SELECTED EXCERPT »
65nm news from Intel

#**211** October 4th 04, 02:34 AM

In comp.sys.ibm.pc.hardware.chips keith wrote:
I'm not against SMP at all, if it's free I'll take it (and
have predicted multiple core processors here for at leat five
years), but to say it's somehow "free" today, is *nutz*. Even
a short few years ago I stated that two complete systeems
were better than one dual. I think the line is crossing
soon to the dual-porcessor, but I'd rather have two systems.
...both duals soon. ;-)

I think you're a bit behind the times

I've been running an Abit BP6 (dual OC Celerons) as my main
machine since July 1999. Current uptime 195 days. IIRC when
I built it, the premium for dual was $75. Effectively zero,
especially considering the life extention.

But two complete systems are still better for some things
(backup, MS-Windows) and always will be.

-- Robert

#**212** October 4th 04, 03:44 AM

On Mon, 04 Oct 2004 01:34:39 +0000, Robert Redelmeier wrote:

In comp.sys.ibm.pc.hardware.chips keith wrote:
I'm not against SMP at all, if it's free I'll take it (and
have predicted multiple core processors here for at leat five
years), but to say it's somehow "free" today, is *nutz*. Even
a short few years ago I stated that two complete systeems
were better than one dual. I think the line is crossing
soon to the dual-porcessor, but I'd rather have two systems.
...both duals soon. ;-)

I think you're a bit behind the times

Well, I was talking about single-chip SMP. Even at that it was rather
obvious (I believe I argued with Fleger over this). What else to do with
infinite transistor budgets after caches? Actually *designing* a way of
using transistors is exponentially difficult. Doubling cacches is more or
less linear, as is another processor.

DATASET ENTRIES »
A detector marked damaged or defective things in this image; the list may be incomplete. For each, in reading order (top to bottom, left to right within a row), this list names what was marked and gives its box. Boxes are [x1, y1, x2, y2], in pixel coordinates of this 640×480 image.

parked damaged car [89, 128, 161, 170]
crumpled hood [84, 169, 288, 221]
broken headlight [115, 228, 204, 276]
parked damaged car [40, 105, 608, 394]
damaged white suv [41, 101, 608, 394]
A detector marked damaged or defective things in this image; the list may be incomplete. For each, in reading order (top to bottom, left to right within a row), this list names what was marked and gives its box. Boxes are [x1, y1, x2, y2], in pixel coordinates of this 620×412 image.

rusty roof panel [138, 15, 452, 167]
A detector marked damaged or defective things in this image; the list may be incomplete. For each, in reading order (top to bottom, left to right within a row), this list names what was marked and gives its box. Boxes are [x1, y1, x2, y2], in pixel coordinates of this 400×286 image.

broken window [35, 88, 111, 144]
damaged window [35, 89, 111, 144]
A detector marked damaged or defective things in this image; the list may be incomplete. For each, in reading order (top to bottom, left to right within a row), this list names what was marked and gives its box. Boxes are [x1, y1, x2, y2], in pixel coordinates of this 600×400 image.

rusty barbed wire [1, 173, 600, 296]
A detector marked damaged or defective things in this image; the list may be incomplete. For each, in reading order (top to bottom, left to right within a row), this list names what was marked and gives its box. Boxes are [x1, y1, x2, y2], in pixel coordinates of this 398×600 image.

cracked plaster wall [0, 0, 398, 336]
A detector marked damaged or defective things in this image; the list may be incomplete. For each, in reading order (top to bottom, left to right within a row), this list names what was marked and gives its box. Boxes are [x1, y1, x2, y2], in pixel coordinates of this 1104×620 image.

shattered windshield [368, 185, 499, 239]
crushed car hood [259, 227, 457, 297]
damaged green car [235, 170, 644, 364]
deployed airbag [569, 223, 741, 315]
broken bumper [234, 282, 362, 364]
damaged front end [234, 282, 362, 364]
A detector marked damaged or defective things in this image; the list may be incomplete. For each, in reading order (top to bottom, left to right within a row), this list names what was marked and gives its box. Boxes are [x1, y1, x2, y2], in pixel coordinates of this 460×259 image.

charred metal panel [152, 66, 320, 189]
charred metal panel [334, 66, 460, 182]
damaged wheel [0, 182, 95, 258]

ACTION ITEM A » In the 65nm news thread, what has Robert been running as his main machine since July 1999?
ACTION ITEM B » Write the next part of the 65nm news thread, picking up after its final sentence.
The material plays no part here.

RESPONSE A » An Abit BP6 with dual OC Celerons.

RESPONSE B »
I've been running an Abit BP6 (dual OC Celerons) as my main machine
since July 1999. Current uptime 195 days. IIRC when I built it, the
premium for dual was $75. Effectively zero, especially considering the
life extention.

When I looked (a few months ago) a decent dual AthlonMP board was around
$400, with the processors at a rather premium too. I was *considering a
dual K7 at the time, rather than a single K8. The duals lost because of
the cost. It would have been cheaper to upgrade the second system than go
SMP.

But two complete systems are still better for some things (backup,
MS-Windows) and always will be.

....particularly when Linux is on this one. ;-)

--
Keith

#**213** October 4th 04, 08:37 AM

In article ,
keith writes:
| On Sun, 03 Oct 2004 09:24:06 -0700, Eugene Miya wrote:
| Stefan Monnier wrote:
|
| Your second CPU will be mostly idle, of course, but so is the first CPU
| anyway ;-)
|
| Yeah, but that's not bad.
| 2nd CPUs are cheap these days.
|
| You may htinf the second is "cheap", but I don't. The second CPU and the
| board that dgoes with it are certainly *not* "cheap".

What board?

The cost difference is far more marketing than production. Dual
CPU boards are sold as 'servers' and as 'performance workstations',
both at a premium. They could equally well be sold with the same
margin as the 'economy' boards.

Regards,
Nick Maclaren.

#**214** October 4th 04, 02:25 PM

In comp.sys.ibm.pc.hardware.chips keith wrote:
Well, I was talking about single-chip SMP.

Sorry, I missed that upthread.

What else to do with infinite transistor
budgets after caches?

A very good point. SMT is a fairly simple thing.
Orthogonal to other efforts to improve performance.

Actually *designing* a way of using
transistors is exponentially difficult.

True enough. You run out of orthogonalities

When I looked (a few months ago) a decent dual AthlonMP board
was around $400, with the processors at a rather premium too.

Decent? What do you classify as decent? I see'em around $200,
and surely you don't shy away from fixing painted jumpers?
I figure the dual premium is around $200 now.

...particularly when Linux is on this one. ;-)

Oh, I see you're still running the K6-3.
No reason to stop.

-- Robert

#**215** October 4th 04, 02:32 PM

In article ,
Robert Redelmeier writes:
|
| Well, I was talking about single-chip SMP.
|
| Sorry, I missed that upthread.
|
| What else to do with infinite transistor
| budgets after caches?
|
| A very good point. SMT is a fairly simple thing.
| Orthogonal to other efforts to improve performance.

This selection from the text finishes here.